* [EXERCISE INSTRUCTIONS]
Rewrite the items from the line containing "Upon inspection, is" down through the line containing "2505 centimetres", replacing "dried flower" with "pressed flower" and leaving everything else unchanged.

** begin DATA SHOWN **

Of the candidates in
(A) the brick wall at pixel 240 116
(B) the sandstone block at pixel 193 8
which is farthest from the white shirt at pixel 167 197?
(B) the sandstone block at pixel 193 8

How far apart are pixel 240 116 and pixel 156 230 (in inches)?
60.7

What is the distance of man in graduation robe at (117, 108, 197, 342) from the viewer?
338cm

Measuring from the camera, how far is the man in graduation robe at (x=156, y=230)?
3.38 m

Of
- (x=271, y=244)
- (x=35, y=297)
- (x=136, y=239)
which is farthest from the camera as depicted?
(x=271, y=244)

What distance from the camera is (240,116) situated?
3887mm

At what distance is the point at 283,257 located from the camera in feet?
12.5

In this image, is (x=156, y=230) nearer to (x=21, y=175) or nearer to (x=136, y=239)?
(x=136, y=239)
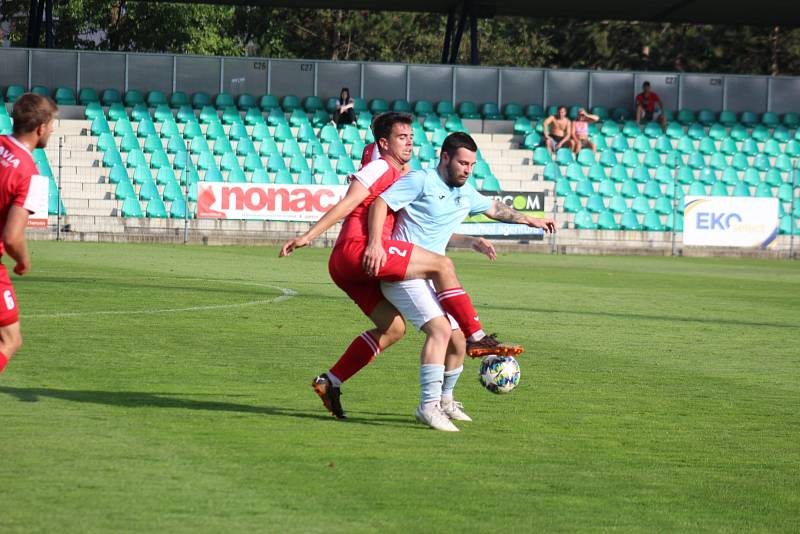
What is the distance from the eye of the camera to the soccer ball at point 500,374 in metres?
7.81

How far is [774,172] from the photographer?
3728 cm

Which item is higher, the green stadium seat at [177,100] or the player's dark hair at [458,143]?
the green stadium seat at [177,100]

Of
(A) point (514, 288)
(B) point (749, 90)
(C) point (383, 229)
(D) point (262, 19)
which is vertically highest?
(D) point (262, 19)

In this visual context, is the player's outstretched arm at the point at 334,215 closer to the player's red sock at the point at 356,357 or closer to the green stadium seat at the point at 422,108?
the player's red sock at the point at 356,357

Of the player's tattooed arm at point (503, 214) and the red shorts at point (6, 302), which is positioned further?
the player's tattooed arm at point (503, 214)

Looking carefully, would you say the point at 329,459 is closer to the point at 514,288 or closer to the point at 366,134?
the point at 514,288

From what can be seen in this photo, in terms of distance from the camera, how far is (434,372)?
728 cm

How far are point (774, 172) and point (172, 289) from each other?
25190 mm

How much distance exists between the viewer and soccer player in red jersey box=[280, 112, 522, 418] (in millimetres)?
7238

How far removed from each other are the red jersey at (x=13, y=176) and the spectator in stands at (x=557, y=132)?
30456mm

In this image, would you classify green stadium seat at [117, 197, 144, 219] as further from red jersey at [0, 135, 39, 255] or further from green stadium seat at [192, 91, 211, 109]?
red jersey at [0, 135, 39, 255]

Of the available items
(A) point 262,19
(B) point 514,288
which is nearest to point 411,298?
(B) point 514,288

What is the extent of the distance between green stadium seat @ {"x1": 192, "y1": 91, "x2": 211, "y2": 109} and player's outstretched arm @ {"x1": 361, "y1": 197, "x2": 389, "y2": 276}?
2983cm

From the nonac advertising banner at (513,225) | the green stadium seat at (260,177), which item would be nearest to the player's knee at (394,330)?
the nonac advertising banner at (513,225)
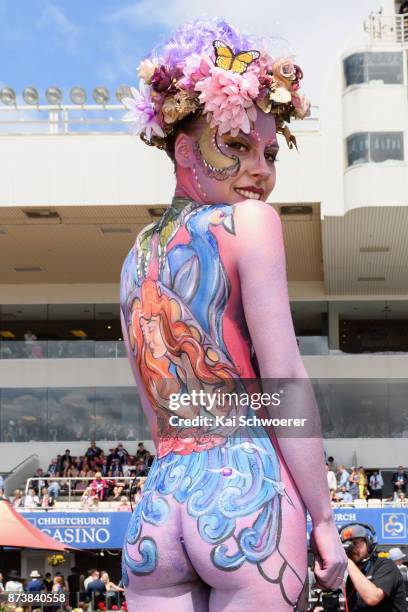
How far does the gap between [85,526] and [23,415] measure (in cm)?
1095

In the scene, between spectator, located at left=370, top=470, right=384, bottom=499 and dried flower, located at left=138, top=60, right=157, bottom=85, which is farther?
spectator, located at left=370, top=470, right=384, bottom=499

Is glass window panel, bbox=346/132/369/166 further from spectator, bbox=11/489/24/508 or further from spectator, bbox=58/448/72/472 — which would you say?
spectator, bbox=58/448/72/472

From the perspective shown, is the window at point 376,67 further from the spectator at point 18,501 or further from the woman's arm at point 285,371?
the woman's arm at point 285,371

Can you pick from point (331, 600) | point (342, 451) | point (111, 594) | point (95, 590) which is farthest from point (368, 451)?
point (331, 600)

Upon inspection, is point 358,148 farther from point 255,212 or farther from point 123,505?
point 255,212

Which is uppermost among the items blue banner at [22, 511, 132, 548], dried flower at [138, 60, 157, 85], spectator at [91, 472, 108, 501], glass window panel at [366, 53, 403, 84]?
glass window panel at [366, 53, 403, 84]

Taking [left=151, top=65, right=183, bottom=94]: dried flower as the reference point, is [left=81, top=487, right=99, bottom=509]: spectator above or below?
below

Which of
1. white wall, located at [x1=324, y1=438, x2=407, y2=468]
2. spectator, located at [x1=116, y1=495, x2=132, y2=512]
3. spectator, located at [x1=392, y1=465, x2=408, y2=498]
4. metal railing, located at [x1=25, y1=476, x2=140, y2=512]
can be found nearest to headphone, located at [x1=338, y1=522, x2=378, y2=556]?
spectator, located at [x1=116, y1=495, x2=132, y2=512]

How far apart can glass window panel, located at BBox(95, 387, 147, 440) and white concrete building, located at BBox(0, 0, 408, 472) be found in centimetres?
5

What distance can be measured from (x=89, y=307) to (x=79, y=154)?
29.0 feet

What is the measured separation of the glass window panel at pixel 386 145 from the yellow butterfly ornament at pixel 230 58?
2505 centimetres

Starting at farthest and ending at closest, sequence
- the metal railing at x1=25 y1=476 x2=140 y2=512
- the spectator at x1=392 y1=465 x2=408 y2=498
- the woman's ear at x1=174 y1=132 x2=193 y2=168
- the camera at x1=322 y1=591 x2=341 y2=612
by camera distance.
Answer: the spectator at x1=392 y1=465 x2=408 y2=498, the metal railing at x1=25 y1=476 x2=140 y2=512, the camera at x1=322 y1=591 x2=341 y2=612, the woman's ear at x1=174 y1=132 x2=193 y2=168

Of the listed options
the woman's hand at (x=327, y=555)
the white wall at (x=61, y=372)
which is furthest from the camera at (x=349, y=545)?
the white wall at (x=61, y=372)

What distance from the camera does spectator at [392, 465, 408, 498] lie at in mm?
31844
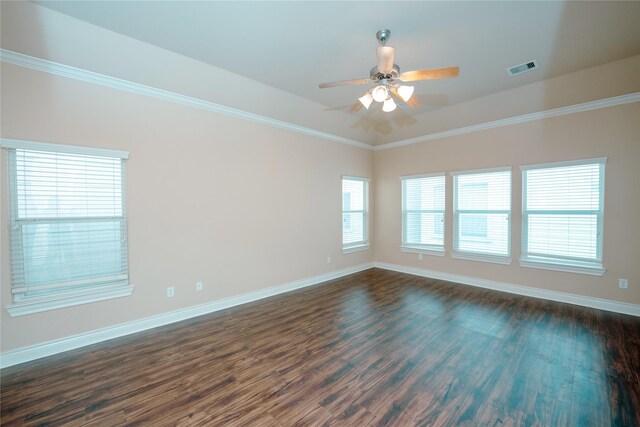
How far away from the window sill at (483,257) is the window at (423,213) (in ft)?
1.05

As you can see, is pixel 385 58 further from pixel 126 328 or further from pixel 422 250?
pixel 422 250

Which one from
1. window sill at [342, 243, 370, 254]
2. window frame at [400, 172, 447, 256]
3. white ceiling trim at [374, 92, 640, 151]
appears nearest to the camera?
white ceiling trim at [374, 92, 640, 151]

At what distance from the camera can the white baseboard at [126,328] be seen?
2588 millimetres

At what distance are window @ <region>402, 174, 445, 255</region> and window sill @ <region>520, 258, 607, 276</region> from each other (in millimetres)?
1410

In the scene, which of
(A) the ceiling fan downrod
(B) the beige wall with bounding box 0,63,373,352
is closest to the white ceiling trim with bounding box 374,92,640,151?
(B) the beige wall with bounding box 0,63,373,352

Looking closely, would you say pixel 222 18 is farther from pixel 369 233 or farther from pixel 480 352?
pixel 369 233

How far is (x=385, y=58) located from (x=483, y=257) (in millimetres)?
4122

** end DATA SHOWN **

* [COMPLETE OUTPUT]
Upon inspection, is point 358,148 farther from point 255,212 or farther from point 123,505?
point 255,212

Which is uppermost among the items blue banner at [22, 511, 132, 548], pressed flower at [138, 60, 157, 85], spectator at [91, 472, 108, 501], glass window panel at [366, 53, 403, 84]?
glass window panel at [366, 53, 403, 84]

Taking [left=151, top=65, right=183, bottom=94]: pressed flower as the reference point, is [left=81, top=487, right=99, bottom=509]: spectator above or below?
below

Which of
1. white wall, located at [x1=324, y1=438, x2=407, y2=468]
2. spectator, located at [x1=116, y1=495, x2=132, y2=512]
3. spectator, located at [x1=392, y1=465, x2=408, y2=498]
4. metal railing, located at [x1=25, y1=476, x2=140, y2=512]
can be found nearest to headphone, located at [x1=338, y1=522, x2=378, y2=556]?
spectator, located at [x1=116, y1=495, x2=132, y2=512]

How far apart can glass window panel, located at BBox(95, 387, 147, 440) and white concrete building, located at BBox(0, 0, 408, 472) be found in centimetres?
5

What distance can be measured from (x=89, y=307) to (x=79, y=154)?
29.0 feet

What is the measured separation of the glass window panel at pixel 386 145 from the yellow butterfly ornament at pixel 230 58?
2505 centimetres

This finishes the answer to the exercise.